What do the patches fix?

A patch is a modification to software that fixes a flaw, mitigates a vulnerability or prevents an error from being exploited. In the case of Apple updates 26.5.2, the risks described include memory corruption, unexpected crashes, disclosure of sensitive information, cross-origin data exfiltration, possible circumvention of sandbox restrictions and, for certain kernel vulnerabilities, writing to or altering system memory.

This update is also relevant for businesses. The vulnerabilities also affect the browser engine, which is a daily target for attacks: malicious links, compromised pages, malvertising or web extensions can become the first step in a chain of compromise. Kernel vulnerabilities, on the other hand, affect the lowest levels of the operating system and can be particularly damaging when combined with other exploits (exploitation techniques used by cybercriminals).

Apple’s decision confirms what experts have long feared. Because of AI, the traditional cycle of testing, beta releases and stable distribution is becoming harder to sustain when automated analysis tools can speed up reverse engineering, the creation of proof-of-concept exploits and the adaptation of exploits.

The impact of AI on the risk window

This issue is not limited to Apple. In its report “Impact of AI on cyber threats from now to 2027”, the UK’s National Cyber Security Centre identified vulnerability research and the development of exploits as areas where AI can increase the efficiency and scale of cyber-attacks. The agency notes that the time between disclosure and exploitation has already been reduced to a matter of days and that AI could further shorten this window.

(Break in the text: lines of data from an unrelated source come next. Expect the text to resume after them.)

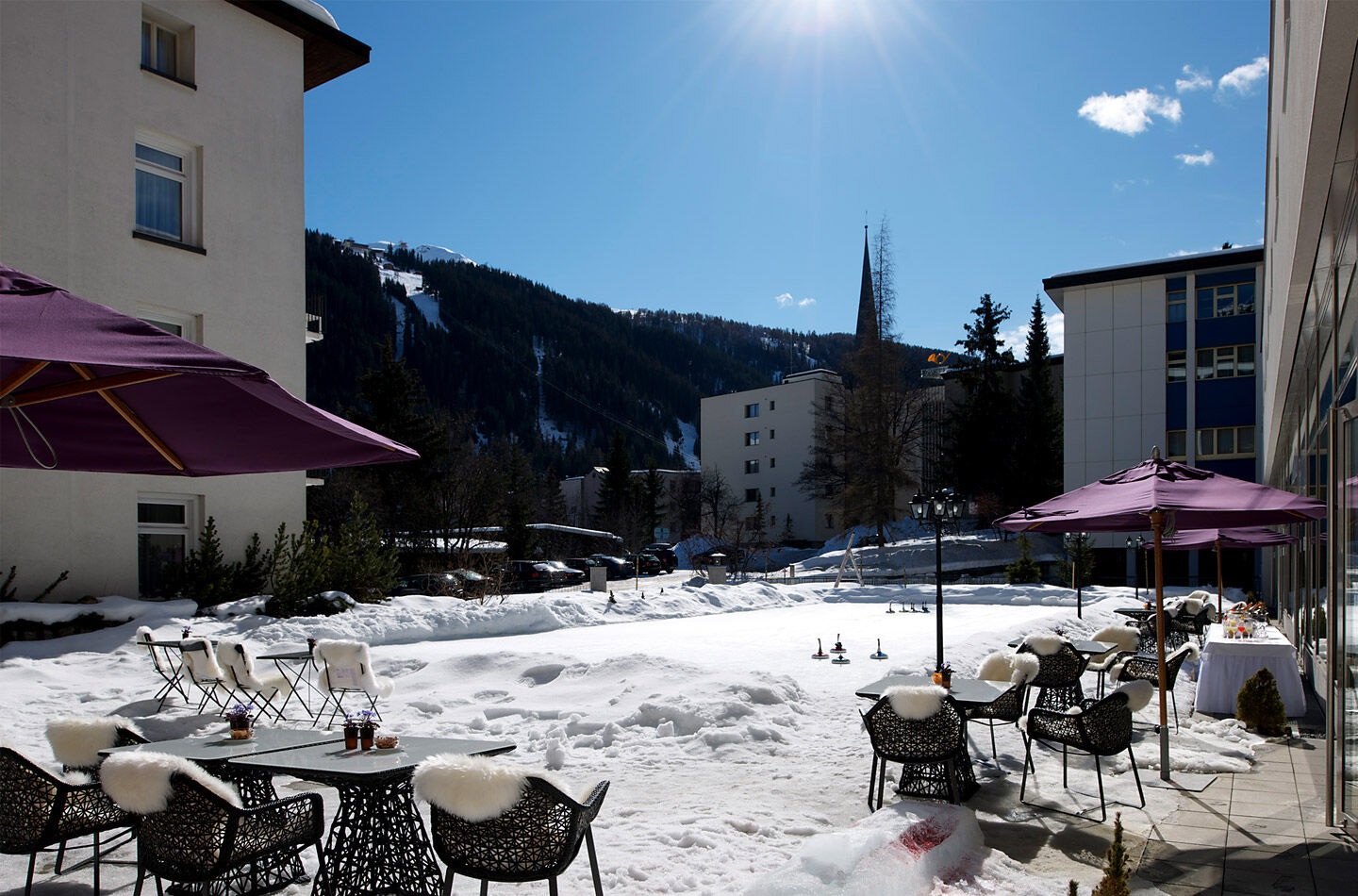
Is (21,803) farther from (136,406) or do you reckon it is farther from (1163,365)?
(1163,365)

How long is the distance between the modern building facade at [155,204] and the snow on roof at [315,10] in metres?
0.05

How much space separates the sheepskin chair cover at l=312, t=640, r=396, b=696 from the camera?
9711 millimetres

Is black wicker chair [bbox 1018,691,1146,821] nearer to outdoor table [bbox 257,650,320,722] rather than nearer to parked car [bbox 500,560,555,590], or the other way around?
outdoor table [bbox 257,650,320,722]

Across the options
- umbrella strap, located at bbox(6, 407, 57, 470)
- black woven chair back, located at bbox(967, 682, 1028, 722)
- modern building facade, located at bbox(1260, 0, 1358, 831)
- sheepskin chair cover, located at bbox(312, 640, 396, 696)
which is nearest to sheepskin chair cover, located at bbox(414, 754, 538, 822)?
umbrella strap, located at bbox(6, 407, 57, 470)

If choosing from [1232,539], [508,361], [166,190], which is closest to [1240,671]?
[1232,539]

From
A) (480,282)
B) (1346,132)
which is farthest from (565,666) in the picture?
(480,282)

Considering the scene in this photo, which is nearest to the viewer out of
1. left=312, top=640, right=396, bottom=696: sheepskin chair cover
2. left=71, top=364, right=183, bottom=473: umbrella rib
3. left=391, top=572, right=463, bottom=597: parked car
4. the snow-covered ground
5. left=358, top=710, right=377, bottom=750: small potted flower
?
left=71, top=364, right=183, bottom=473: umbrella rib

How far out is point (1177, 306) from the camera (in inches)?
1654

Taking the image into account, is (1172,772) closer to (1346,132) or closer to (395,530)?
(1346,132)

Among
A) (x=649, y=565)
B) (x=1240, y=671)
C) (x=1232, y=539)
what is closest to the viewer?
(x=1240, y=671)

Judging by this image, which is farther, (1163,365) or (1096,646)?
(1163,365)

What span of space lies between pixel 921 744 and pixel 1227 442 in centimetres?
4112

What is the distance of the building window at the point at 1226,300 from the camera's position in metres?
40.5

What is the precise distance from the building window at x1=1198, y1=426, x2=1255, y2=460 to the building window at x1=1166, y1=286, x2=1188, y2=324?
207 inches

ENISA, too, in its “Threat Landscape 2025” report published in October 2025 and based on 4,875 incidents observed between July 2024 and June 2025, identifies the exploitation of vulnerabilities as one of the main vectors for initial access, accounting for 21.3 per cent of the cases analysed. The report also highlights campaigns capable of exploiting vulnerabilities within a few days of their disclosure.

As a result, organisations and users now have to act quickly. Again, because of AI, vulnerabilities that have already been fixed but not yet patched on devices become a more exposed area of risk. A vulnerability does not need to be a zero-day to cause damage. An n-day vulnerability – that is, one that is already known and has been fixed by the vendor – remains exploitable until the update is installed.

Within organisations, iPhones, iPads and Macs are used to access email, digital identities, cloud applications, signing tools, confidential documents and administrative consoles. Delaying a patch for compatibility reasons may be necessary, but any delay must be brief, proportionate and justified.

Everything is changing: organisations must improve their patching, testing and compliance policies to restrict access to corporate resources from out-of-date devices. Users with elevated privileges, or those in financial, legal, executive or administrative roles, should have tighter update windows.

Apple’s 26.5.2 update thus sends a signal to the entire market: the security of users’ and businesses’ devices will increasingly depend on the ability to roll out rapid fixes without losing operational control.